In Italy, “we are lucky” if 10 to 15 percent of Catholics go to Mass on any given Sunday, and in Russia, the number of practicing Orthodox is three to five percent, Caprio said.
Acknowledging a margin of error, Caprio argued, that taken at face value, 20 million Ukrainian Orthodox are “worth more than 80 million Russian Orthodox, who are religious on paper, more for political reasons than actual faith.”
In fact, he said, there is an argument to be made that Russia will lose the “majority” within Orthodoxy if the Orthodox Christians of Ukrainian origin – including the “great proportion of priests in Russia” – left the Moscow Patriarchate.
The Kirill question
According to Caprio, the Russian patriarch made his displeasure with the invasion of Ukraine known when he took 10 days to actually speak about the war after it began on Feb. 24. Recalling a conversation he had when Kirill was a metropolitan in 2000, during an ecumenical youth gathering held in Kyiv, the Italian priest said the Russian prelate had asked the Catholic Church’s help to “fend off” radical Russian Orthodox, who aligned themselves with the Soviet idea of Russia taking over the world.
Caprio said it was pressure from Putin and the more extremist wing of the church he leads that eventually pushed Kirill to publish a document justifying the war as an attempt to fend off western values not aligned with Russian values and culture, such as homosexuality.
“Kirill cannot openly oppose the war because he knows he would be killed,” Caprio said.

Data records:
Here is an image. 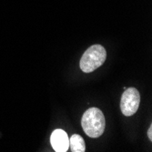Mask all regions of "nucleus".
I'll list each match as a JSON object with an SVG mask.
<instances>
[{"instance_id":"1","label":"nucleus","mask_w":152,"mask_h":152,"mask_svg":"<svg viewBox=\"0 0 152 152\" xmlns=\"http://www.w3.org/2000/svg\"><path fill=\"white\" fill-rule=\"evenodd\" d=\"M81 125L88 137L93 139L100 137L104 133L106 127L103 112L98 107L88 108L82 117Z\"/></svg>"},{"instance_id":"2","label":"nucleus","mask_w":152,"mask_h":152,"mask_svg":"<svg viewBox=\"0 0 152 152\" xmlns=\"http://www.w3.org/2000/svg\"><path fill=\"white\" fill-rule=\"evenodd\" d=\"M107 58V51L101 45H94L88 48L80 59V68L83 72L90 73L103 65Z\"/></svg>"},{"instance_id":"3","label":"nucleus","mask_w":152,"mask_h":152,"mask_svg":"<svg viewBox=\"0 0 152 152\" xmlns=\"http://www.w3.org/2000/svg\"><path fill=\"white\" fill-rule=\"evenodd\" d=\"M140 103V95L135 88H129L122 94L120 108L123 115L130 117L134 115L139 109Z\"/></svg>"},{"instance_id":"4","label":"nucleus","mask_w":152,"mask_h":152,"mask_svg":"<svg viewBox=\"0 0 152 152\" xmlns=\"http://www.w3.org/2000/svg\"><path fill=\"white\" fill-rule=\"evenodd\" d=\"M50 141L53 148L57 152H66L69 148V140L66 133L62 129H56L51 135Z\"/></svg>"},{"instance_id":"5","label":"nucleus","mask_w":152,"mask_h":152,"mask_svg":"<svg viewBox=\"0 0 152 152\" xmlns=\"http://www.w3.org/2000/svg\"><path fill=\"white\" fill-rule=\"evenodd\" d=\"M69 147L73 152H84L86 150V144L84 140L77 134H74L70 137Z\"/></svg>"},{"instance_id":"6","label":"nucleus","mask_w":152,"mask_h":152,"mask_svg":"<svg viewBox=\"0 0 152 152\" xmlns=\"http://www.w3.org/2000/svg\"><path fill=\"white\" fill-rule=\"evenodd\" d=\"M148 137L149 140H152V126H151V125H150V127H149L148 129Z\"/></svg>"}]
</instances>
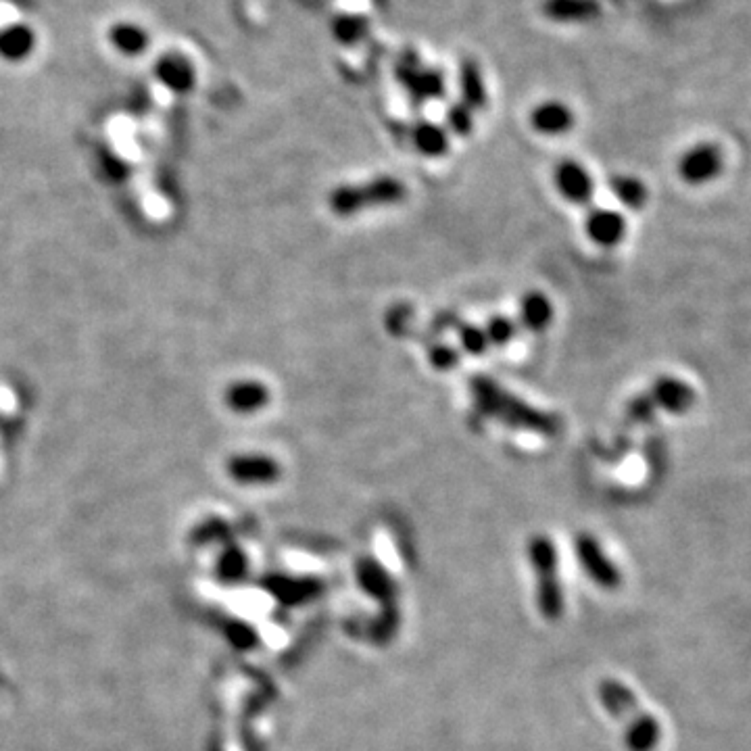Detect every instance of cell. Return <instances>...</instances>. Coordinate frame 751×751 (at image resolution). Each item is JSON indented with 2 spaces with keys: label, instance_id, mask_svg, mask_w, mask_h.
<instances>
[{
  "label": "cell",
  "instance_id": "obj_15",
  "mask_svg": "<svg viewBox=\"0 0 751 751\" xmlns=\"http://www.w3.org/2000/svg\"><path fill=\"white\" fill-rule=\"evenodd\" d=\"M401 82L409 90V94L418 99V103L439 99L445 92V78L441 71L436 69H401Z\"/></svg>",
  "mask_w": 751,
  "mask_h": 751
},
{
  "label": "cell",
  "instance_id": "obj_18",
  "mask_svg": "<svg viewBox=\"0 0 751 751\" xmlns=\"http://www.w3.org/2000/svg\"><path fill=\"white\" fill-rule=\"evenodd\" d=\"M109 40L117 53L126 55V57H140L151 42L147 30L140 28L138 23H115V26L109 30Z\"/></svg>",
  "mask_w": 751,
  "mask_h": 751
},
{
  "label": "cell",
  "instance_id": "obj_10",
  "mask_svg": "<svg viewBox=\"0 0 751 751\" xmlns=\"http://www.w3.org/2000/svg\"><path fill=\"white\" fill-rule=\"evenodd\" d=\"M585 232L587 236L599 247L612 249L624 240L626 236V220L624 215L614 211V209H593L589 211L587 220H585Z\"/></svg>",
  "mask_w": 751,
  "mask_h": 751
},
{
  "label": "cell",
  "instance_id": "obj_3",
  "mask_svg": "<svg viewBox=\"0 0 751 751\" xmlns=\"http://www.w3.org/2000/svg\"><path fill=\"white\" fill-rule=\"evenodd\" d=\"M528 560L532 570L539 574L537 603L539 610L549 618H557L564 610V597L560 580H557V551L547 537H535L528 543Z\"/></svg>",
  "mask_w": 751,
  "mask_h": 751
},
{
  "label": "cell",
  "instance_id": "obj_16",
  "mask_svg": "<svg viewBox=\"0 0 751 751\" xmlns=\"http://www.w3.org/2000/svg\"><path fill=\"white\" fill-rule=\"evenodd\" d=\"M555 309L551 299L541 290H530L520 301V322L530 332H543L551 326Z\"/></svg>",
  "mask_w": 751,
  "mask_h": 751
},
{
  "label": "cell",
  "instance_id": "obj_5",
  "mask_svg": "<svg viewBox=\"0 0 751 751\" xmlns=\"http://www.w3.org/2000/svg\"><path fill=\"white\" fill-rule=\"evenodd\" d=\"M228 476L245 487H265L282 476V468L270 455L240 453L232 455L226 464Z\"/></svg>",
  "mask_w": 751,
  "mask_h": 751
},
{
  "label": "cell",
  "instance_id": "obj_6",
  "mask_svg": "<svg viewBox=\"0 0 751 751\" xmlns=\"http://www.w3.org/2000/svg\"><path fill=\"white\" fill-rule=\"evenodd\" d=\"M555 188L560 195L574 205H589L595 195V182L589 169L574 159H564L555 167Z\"/></svg>",
  "mask_w": 751,
  "mask_h": 751
},
{
  "label": "cell",
  "instance_id": "obj_11",
  "mask_svg": "<svg viewBox=\"0 0 751 751\" xmlns=\"http://www.w3.org/2000/svg\"><path fill=\"white\" fill-rule=\"evenodd\" d=\"M530 126L543 136H564L574 128V111L562 101H545L532 109Z\"/></svg>",
  "mask_w": 751,
  "mask_h": 751
},
{
  "label": "cell",
  "instance_id": "obj_14",
  "mask_svg": "<svg viewBox=\"0 0 751 751\" xmlns=\"http://www.w3.org/2000/svg\"><path fill=\"white\" fill-rule=\"evenodd\" d=\"M36 48V34L26 23H11L0 30V57L9 63L26 61Z\"/></svg>",
  "mask_w": 751,
  "mask_h": 751
},
{
  "label": "cell",
  "instance_id": "obj_7",
  "mask_svg": "<svg viewBox=\"0 0 751 751\" xmlns=\"http://www.w3.org/2000/svg\"><path fill=\"white\" fill-rule=\"evenodd\" d=\"M647 397L656 405V409H664L674 416L687 414L697 401L693 386L676 376H660L649 386Z\"/></svg>",
  "mask_w": 751,
  "mask_h": 751
},
{
  "label": "cell",
  "instance_id": "obj_12",
  "mask_svg": "<svg viewBox=\"0 0 751 751\" xmlns=\"http://www.w3.org/2000/svg\"><path fill=\"white\" fill-rule=\"evenodd\" d=\"M576 555L583 568L597 580L603 587L616 585V572L614 566L608 562V557L603 555V549L597 545V541L589 535L578 537L576 541Z\"/></svg>",
  "mask_w": 751,
  "mask_h": 751
},
{
  "label": "cell",
  "instance_id": "obj_1",
  "mask_svg": "<svg viewBox=\"0 0 751 751\" xmlns=\"http://www.w3.org/2000/svg\"><path fill=\"white\" fill-rule=\"evenodd\" d=\"M470 393L476 409L507 428L535 432L541 436H555L562 430V422L557 416L539 407L528 405L524 399L505 391L489 376H474L470 380Z\"/></svg>",
  "mask_w": 751,
  "mask_h": 751
},
{
  "label": "cell",
  "instance_id": "obj_24",
  "mask_svg": "<svg viewBox=\"0 0 751 751\" xmlns=\"http://www.w3.org/2000/svg\"><path fill=\"white\" fill-rule=\"evenodd\" d=\"M459 359H462V355H459V351L451 345H445V343H439L428 349V361L430 366L434 370L439 372H451L459 366Z\"/></svg>",
  "mask_w": 751,
  "mask_h": 751
},
{
  "label": "cell",
  "instance_id": "obj_20",
  "mask_svg": "<svg viewBox=\"0 0 751 751\" xmlns=\"http://www.w3.org/2000/svg\"><path fill=\"white\" fill-rule=\"evenodd\" d=\"M610 192L628 209H641L647 203V188L635 176H614L610 180Z\"/></svg>",
  "mask_w": 751,
  "mask_h": 751
},
{
  "label": "cell",
  "instance_id": "obj_2",
  "mask_svg": "<svg viewBox=\"0 0 751 751\" xmlns=\"http://www.w3.org/2000/svg\"><path fill=\"white\" fill-rule=\"evenodd\" d=\"M407 197V188L401 180L393 176H380L359 186L345 184L330 192L328 207L332 213L349 217L359 211L376 207H393Z\"/></svg>",
  "mask_w": 751,
  "mask_h": 751
},
{
  "label": "cell",
  "instance_id": "obj_19",
  "mask_svg": "<svg viewBox=\"0 0 751 751\" xmlns=\"http://www.w3.org/2000/svg\"><path fill=\"white\" fill-rule=\"evenodd\" d=\"M459 90H462V103L472 111L487 105V86H484L480 67L476 63L468 61L462 65V71H459Z\"/></svg>",
  "mask_w": 751,
  "mask_h": 751
},
{
  "label": "cell",
  "instance_id": "obj_9",
  "mask_svg": "<svg viewBox=\"0 0 751 751\" xmlns=\"http://www.w3.org/2000/svg\"><path fill=\"white\" fill-rule=\"evenodd\" d=\"M155 78L174 94H188L197 86V69L180 53H167L155 63Z\"/></svg>",
  "mask_w": 751,
  "mask_h": 751
},
{
  "label": "cell",
  "instance_id": "obj_21",
  "mask_svg": "<svg viewBox=\"0 0 751 751\" xmlns=\"http://www.w3.org/2000/svg\"><path fill=\"white\" fill-rule=\"evenodd\" d=\"M368 34V21L359 15H338L332 21V36L341 44H357Z\"/></svg>",
  "mask_w": 751,
  "mask_h": 751
},
{
  "label": "cell",
  "instance_id": "obj_13",
  "mask_svg": "<svg viewBox=\"0 0 751 751\" xmlns=\"http://www.w3.org/2000/svg\"><path fill=\"white\" fill-rule=\"evenodd\" d=\"M543 13L557 23H589L601 15L599 0H545Z\"/></svg>",
  "mask_w": 751,
  "mask_h": 751
},
{
  "label": "cell",
  "instance_id": "obj_8",
  "mask_svg": "<svg viewBox=\"0 0 751 751\" xmlns=\"http://www.w3.org/2000/svg\"><path fill=\"white\" fill-rule=\"evenodd\" d=\"M270 389L261 380L242 378L228 384L224 391V403L230 411L238 416H251L270 405Z\"/></svg>",
  "mask_w": 751,
  "mask_h": 751
},
{
  "label": "cell",
  "instance_id": "obj_23",
  "mask_svg": "<svg viewBox=\"0 0 751 751\" xmlns=\"http://www.w3.org/2000/svg\"><path fill=\"white\" fill-rule=\"evenodd\" d=\"M484 332H487L491 345L503 347L516 336V324L507 316H493L487 326H484Z\"/></svg>",
  "mask_w": 751,
  "mask_h": 751
},
{
  "label": "cell",
  "instance_id": "obj_25",
  "mask_svg": "<svg viewBox=\"0 0 751 751\" xmlns=\"http://www.w3.org/2000/svg\"><path fill=\"white\" fill-rule=\"evenodd\" d=\"M447 126L457 136H468L474 128V111L464 103L453 105L447 111Z\"/></svg>",
  "mask_w": 751,
  "mask_h": 751
},
{
  "label": "cell",
  "instance_id": "obj_4",
  "mask_svg": "<svg viewBox=\"0 0 751 751\" xmlns=\"http://www.w3.org/2000/svg\"><path fill=\"white\" fill-rule=\"evenodd\" d=\"M724 169V155L714 142H699L687 149L676 163L678 178L689 186H704L716 180Z\"/></svg>",
  "mask_w": 751,
  "mask_h": 751
},
{
  "label": "cell",
  "instance_id": "obj_17",
  "mask_svg": "<svg viewBox=\"0 0 751 751\" xmlns=\"http://www.w3.org/2000/svg\"><path fill=\"white\" fill-rule=\"evenodd\" d=\"M411 142H414V147L420 155L439 159L449 153L451 138L443 126L432 124V121H420V124H416L414 130H411Z\"/></svg>",
  "mask_w": 751,
  "mask_h": 751
},
{
  "label": "cell",
  "instance_id": "obj_26",
  "mask_svg": "<svg viewBox=\"0 0 751 751\" xmlns=\"http://www.w3.org/2000/svg\"><path fill=\"white\" fill-rule=\"evenodd\" d=\"M656 405L651 403V399L647 397V393L635 397L631 403H628V409L626 414L628 418H631L633 422H639V424H645V422H651L653 420V414H656Z\"/></svg>",
  "mask_w": 751,
  "mask_h": 751
},
{
  "label": "cell",
  "instance_id": "obj_22",
  "mask_svg": "<svg viewBox=\"0 0 751 751\" xmlns=\"http://www.w3.org/2000/svg\"><path fill=\"white\" fill-rule=\"evenodd\" d=\"M459 334V347H462L464 353L468 355H474V357H480L487 353L489 349V338H487V332H484V328L476 326V324H464L459 326L457 330Z\"/></svg>",
  "mask_w": 751,
  "mask_h": 751
}]
</instances>
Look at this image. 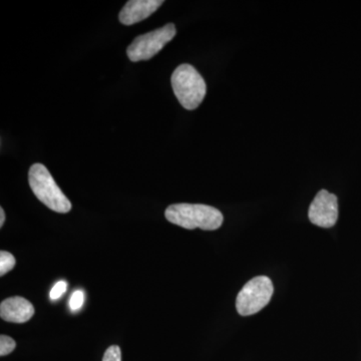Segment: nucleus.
I'll use <instances>...</instances> for the list:
<instances>
[{
    "mask_svg": "<svg viewBox=\"0 0 361 361\" xmlns=\"http://www.w3.org/2000/svg\"><path fill=\"white\" fill-rule=\"evenodd\" d=\"M35 314V307L27 299L20 296L11 297L2 301L0 316L6 322L25 323Z\"/></svg>",
    "mask_w": 361,
    "mask_h": 361,
    "instance_id": "obj_8",
    "label": "nucleus"
},
{
    "mask_svg": "<svg viewBox=\"0 0 361 361\" xmlns=\"http://www.w3.org/2000/svg\"><path fill=\"white\" fill-rule=\"evenodd\" d=\"M28 182L33 194L47 208L56 213H68L71 203L61 191L51 173L42 164H33L28 172Z\"/></svg>",
    "mask_w": 361,
    "mask_h": 361,
    "instance_id": "obj_2",
    "label": "nucleus"
},
{
    "mask_svg": "<svg viewBox=\"0 0 361 361\" xmlns=\"http://www.w3.org/2000/svg\"><path fill=\"white\" fill-rule=\"evenodd\" d=\"M163 4V0H130L123 7L118 18L123 25H135L151 16Z\"/></svg>",
    "mask_w": 361,
    "mask_h": 361,
    "instance_id": "obj_7",
    "label": "nucleus"
},
{
    "mask_svg": "<svg viewBox=\"0 0 361 361\" xmlns=\"http://www.w3.org/2000/svg\"><path fill=\"white\" fill-rule=\"evenodd\" d=\"M16 348V341L7 336H0V355L6 356L13 353Z\"/></svg>",
    "mask_w": 361,
    "mask_h": 361,
    "instance_id": "obj_10",
    "label": "nucleus"
},
{
    "mask_svg": "<svg viewBox=\"0 0 361 361\" xmlns=\"http://www.w3.org/2000/svg\"><path fill=\"white\" fill-rule=\"evenodd\" d=\"M85 302V293L82 290L73 292L70 299V307L73 311L80 310Z\"/></svg>",
    "mask_w": 361,
    "mask_h": 361,
    "instance_id": "obj_11",
    "label": "nucleus"
},
{
    "mask_svg": "<svg viewBox=\"0 0 361 361\" xmlns=\"http://www.w3.org/2000/svg\"><path fill=\"white\" fill-rule=\"evenodd\" d=\"M171 82L176 97L186 110H195L205 99V80L193 66L184 63L178 66L173 73Z\"/></svg>",
    "mask_w": 361,
    "mask_h": 361,
    "instance_id": "obj_3",
    "label": "nucleus"
},
{
    "mask_svg": "<svg viewBox=\"0 0 361 361\" xmlns=\"http://www.w3.org/2000/svg\"><path fill=\"white\" fill-rule=\"evenodd\" d=\"M177 30L174 23H168L163 27L135 37L128 47L127 54L130 61H148L156 56L165 45L174 39Z\"/></svg>",
    "mask_w": 361,
    "mask_h": 361,
    "instance_id": "obj_5",
    "label": "nucleus"
},
{
    "mask_svg": "<svg viewBox=\"0 0 361 361\" xmlns=\"http://www.w3.org/2000/svg\"><path fill=\"white\" fill-rule=\"evenodd\" d=\"M308 217L310 222L318 227H334L338 219V202L336 195L322 190L311 203Z\"/></svg>",
    "mask_w": 361,
    "mask_h": 361,
    "instance_id": "obj_6",
    "label": "nucleus"
},
{
    "mask_svg": "<svg viewBox=\"0 0 361 361\" xmlns=\"http://www.w3.org/2000/svg\"><path fill=\"white\" fill-rule=\"evenodd\" d=\"M66 289H68V283L63 280L59 281L51 289V295H49L51 300H58L59 298H61L66 293Z\"/></svg>",
    "mask_w": 361,
    "mask_h": 361,
    "instance_id": "obj_13",
    "label": "nucleus"
},
{
    "mask_svg": "<svg viewBox=\"0 0 361 361\" xmlns=\"http://www.w3.org/2000/svg\"><path fill=\"white\" fill-rule=\"evenodd\" d=\"M16 266V258L9 252H0V276H4Z\"/></svg>",
    "mask_w": 361,
    "mask_h": 361,
    "instance_id": "obj_9",
    "label": "nucleus"
},
{
    "mask_svg": "<svg viewBox=\"0 0 361 361\" xmlns=\"http://www.w3.org/2000/svg\"><path fill=\"white\" fill-rule=\"evenodd\" d=\"M4 222H6V213H4V209L0 208V227L4 226Z\"/></svg>",
    "mask_w": 361,
    "mask_h": 361,
    "instance_id": "obj_14",
    "label": "nucleus"
},
{
    "mask_svg": "<svg viewBox=\"0 0 361 361\" xmlns=\"http://www.w3.org/2000/svg\"><path fill=\"white\" fill-rule=\"evenodd\" d=\"M165 216L169 222L188 230L200 228L214 231L219 229L224 221L218 209L203 204H174L168 207Z\"/></svg>",
    "mask_w": 361,
    "mask_h": 361,
    "instance_id": "obj_1",
    "label": "nucleus"
},
{
    "mask_svg": "<svg viewBox=\"0 0 361 361\" xmlns=\"http://www.w3.org/2000/svg\"><path fill=\"white\" fill-rule=\"evenodd\" d=\"M103 361H122L120 346L111 345L104 353Z\"/></svg>",
    "mask_w": 361,
    "mask_h": 361,
    "instance_id": "obj_12",
    "label": "nucleus"
},
{
    "mask_svg": "<svg viewBox=\"0 0 361 361\" xmlns=\"http://www.w3.org/2000/svg\"><path fill=\"white\" fill-rule=\"evenodd\" d=\"M274 288L270 278L257 276L244 285L236 299V308L240 315L255 314L270 302Z\"/></svg>",
    "mask_w": 361,
    "mask_h": 361,
    "instance_id": "obj_4",
    "label": "nucleus"
}]
</instances>
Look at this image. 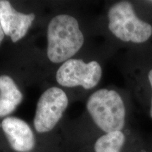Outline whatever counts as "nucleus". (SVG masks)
Returning <instances> with one entry per match:
<instances>
[{
  "label": "nucleus",
  "mask_w": 152,
  "mask_h": 152,
  "mask_svg": "<svg viewBox=\"0 0 152 152\" xmlns=\"http://www.w3.org/2000/svg\"><path fill=\"white\" fill-rule=\"evenodd\" d=\"M150 2H151V3H152V1H150Z\"/></svg>",
  "instance_id": "obj_12"
},
{
  "label": "nucleus",
  "mask_w": 152,
  "mask_h": 152,
  "mask_svg": "<svg viewBox=\"0 0 152 152\" xmlns=\"http://www.w3.org/2000/svg\"><path fill=\"white\" fill-rule=\"evenodd\" d=\"M4 35H5V34H4V33L1 24H0V44L1 43V42H2L4 38Z\"/></svg>",
  "instance_id": "obj_11"
},
{
  "label": "nucleus",
  "mask_w": 152,
  "mask_h": 152,
  "mask_svg": "<svg viewBox=\"0 0 152 152\" xmlns=\"http://www.w3.org/2000/svg\"><path fill=\"white\" fill-rule=\"evenodd\" d=\"M1 128L9 144L14 151L26 152L35 145L33 130L28 123L16 117H7L3 120Z\"/></svg>",
  "instance_id": "obj_7"
},
{
  "label": "nucleus",
  "mask_w": 152,
  "mask_h": 152,
  "mask_svg": "<svg viewBox=\"0 0 152 152\" xmlns=\"http://www.w3.org/2000/svg\"><path fill=\"white\" fill-rule=\"evenodd\" d=\"M148 79H149V84L151 87L152 90V69L150 70L149 72V74H148ZM150 116L152 118V97H151V107H150Z\"/></svg>",
  "instance_id": "obj_10"
},
{
  "label": "nucleus",
  "mask_w": 152,
  "mask_h": 152,
  "mask_svg": "<svg viewBox=\"0 0 152 152\" xmlns=\"http://www.w3.org/2000/svg\"><path fill=\"white\" fill-rule=\"evenodd\" d=\"M108 18L109 30L120 40L140 44L151 37L152 26L138 18L129 1L114 4L109 9Z\"/></svg>",
  "instance_id": "obj_3"
},
{
  "label": "nucleus",
  "mask_w": 152,
  "mask_h": 152,
  "mask_svg": "<svg viewBox=\"0 0 152 152\" xmlns=\"http://www.w3.org/2000/svg\"><path fill=\"white\" fill-rule=\"evenodd\" d=\"M102 75V67L96 61L85 63L82 59L71 58L60 66L56 78L63 87L81 86L85 90H90L99 84Z\"/></svg>",
  "instance_id": "obj_5"
},
{
  "label": "nucleus",
  "mask_w": 152,
  "mask_h": 152,
  "mask_svg": "<svg viewBox=\"0 0 152 152\" xmlns=\"http://www.w3.org/2000/svg\"><path fill=\"white\" fill-rule=\"evenodd\" d=\"M35 18L34 14L18 12L9 1L0 0V24L5 35L10 37L13 42L25 37Z\"/></svg>",
  "instance_id": "obj_6"
},
{
  "label": "nucleus",
  "mask_w": 152,
  "mask_h": 152,
  "mask_svg": "<svg viewBox=\"0 0 152 152\" xmlns=\"http://www.w3.org/2000/svg\"><path fill=\"white\" fill-rule=\"evenodd\" d=\"M84 36L77 19L60 14L52 19L47 28V56L52 63L69 60L83 47Z\"/></svg>",
  "instance_id": "obj_1"
},
{
  "label": "nucleus",
  "mask_w": 152,
  "mask_h": 152,
  "mask_svg": "<svg viewBox=\"0 0 152 152\" xmlns=\"http://www.w3.org/2000/svg\"><path fill=\"white\" fill-rule=\"evenodd\" d=\"M125 136L122 131H115L100 137L94 144L95 152H120L124 145Z\"/></svg>",
  "instance_id": "obj_9"
},
{
  "label": "nucleus",
  "mask_w": 152,
  "mask_h": 152,
  "mask_svg": "<svg viewBox=\"0 0 152 152\" xmlns=\"http://www.w3.org/2000/svg\"><path fill=\"white\" fill-rule=\"evenodd\" d=\"M68 105V99L64 90L56 87L47 89L39 97L34 118L37 132H49L56 126Z\"/></svg>",
  "instance_id": "obj_4"
},
{
  "label": "nucleus",
  "mask_w": 152,
  "mask_h": 152,
  "mask_svg": "<svg viewBox=\"0 0 152 152\" xmlns=\"http://www.w3.org/2000/svg\"><path fill=\"white\" fill-rule=\"evenodd\" d=\"M23 98L22 92L10 76H0V118L13 113Z\"/></svg>",
  "instance_id": "obj_8"
},
{
  "label": "nucleus",
  "mask_w": 152,
  "mask_h": 152,
  "mask_svg": "<svg viewBox=\"0 0 152 152\" xmlns=\"http://www.w3.org/2000/svg\"><path fill=\"white\" fill-rule=\"evenodd\" d=\"M87 109L95 124L106 133L121 131L125 123V107L115 90L100 89L87 102Z\"/></svg>",
  "instance_id": "obj_2"
}]
</instances>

- Task to carry out:
Answer these questions from the text on Orthodoxy and the war in Ukraine:
(a) According to Caprio, what percentage of Orthodox in Russia are practicing?
(b) How many days did the Russian patriarch take to speak about the war after it began?
(c) In what year and city did the Italian priest's conversation with Kirill take place?

- Output below:
(a) Three to five percent.
(b) 10 days.
(c) 2000, in Kyiv.